This mashed butternut squash with winter vegetables recipe is truly amazing. The mashed butternut is delicious together with some cheese and tarragon. Serve this together with some winter vegetables such as mushrooms and salsify. And finally, add a fresh taste to it by using winter purslane. I can guarantee you this dish will be a success!
Season: autumn, winter
Ingredients for 2 servings
- block of 150gr Comté cheese (or similar hard cheese)
- half a butternut
- 2 cloves of garlic
- 1 onion
- winter purslane
- 150gr mushrooms
- 350gr salsify
- fresh tarragon
- some lemon juice
- little bit of milk
- pepper, basil, rosemary, parsley, paprika powder
Ingrediënten voor 2 porties (Dutch)
- blok van 150gr Comté (of een gelijkaardige harde kaas)
- halve flespompoen
- 2 teentjes knoflook
- 1 ui
- 150gr paddenstoelen
- 350gr schorseneren
- verse dragon
- een beetje citroensap
- klein beetje melk
- peper, basilicum, rozemarijn, peterselie, paprikapoeder
- Chop the butternut in small pieces (don’t throw away the pumpkin pits!). Chop the onion, garlic and mushrooms in small pieces.
- Grate the cheese.
- Cut off the root ends of the salsify and peel of the outer skin. Chop in pieces of 1cm wide. Add them to a bowl of water with some lemon juice.
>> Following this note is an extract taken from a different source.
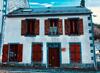 Apartamento R�sidence Les P�querettes N3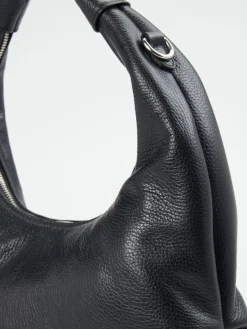 Damen Konstantin Starke – Schultertasche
- Add some olive oil in a pot and add the butternut pieces. Bake for 15 minutes.
- Add some olive oil in another pot and bake the garlic and onion. Add some paprika powder and bake for a few minutes.
- Add the mushrooms and salsify to the onions and bake for another 10 minutes.
- Add the grated cheese and a little bit of milk to the butternut squash and mash it.
- Add the winter purslane to the vegetables.
- Add some pepper, basil, rosemary, parsley and the fresh tarragon to the mashed butternut squash.
- Add some pepper, basil, rosemary and parsley to the vegetables and serve. You can keep the mashed butternut squash and vegetables separate or add it all together.